# Brief
Everything in the listing that follows should be reproduced exactly except the pictures.

# Available data
****************
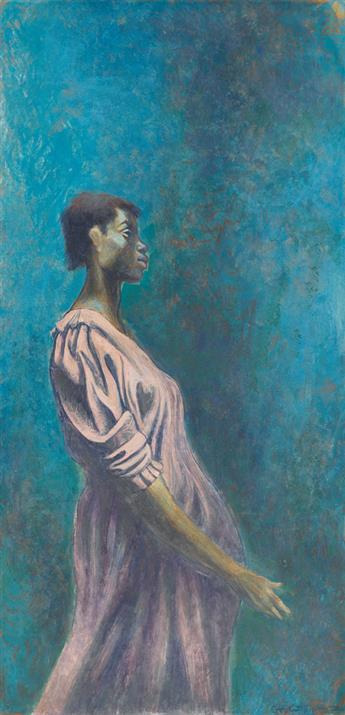 CHARLES WHITE (1918 - 1979) Untitled (Study of a Pregnant Woman).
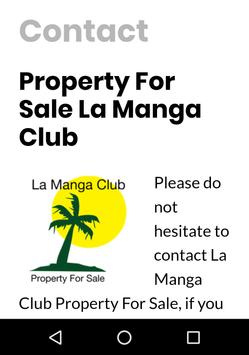 La Manga Club Property screenshot 3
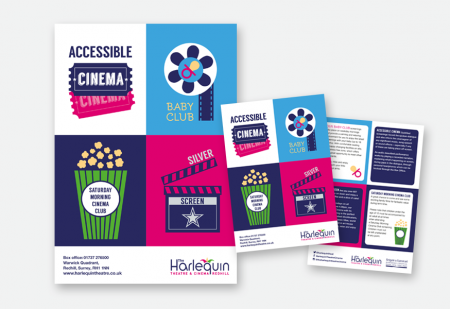 Harlequin Accessible Screening Poster & Flyer by Pick Me! Design © 2016 Sarah Godsell, Graphic Designer, Surrey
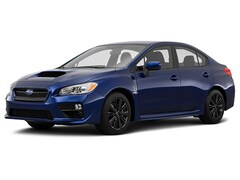Certified Pre-Owned 2016 Subaru WRX Sedan in Janesville, WI near Roscoe, IL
****************
# Written answer
 CHARLES WHITE (1918 - 1979) Untitled (Study of a Pregnant Woman).
 La Manga Club Property screenshot 3
 Harlequin Accessible Screening Poster & Flyer by Pick Me! Design © 2016 Sarah Godsell, Graphic Designer, Surrey
Certified Pre-Owned 2016 Subaru WRX Sedan in Janesville, WI near Roscoe, IL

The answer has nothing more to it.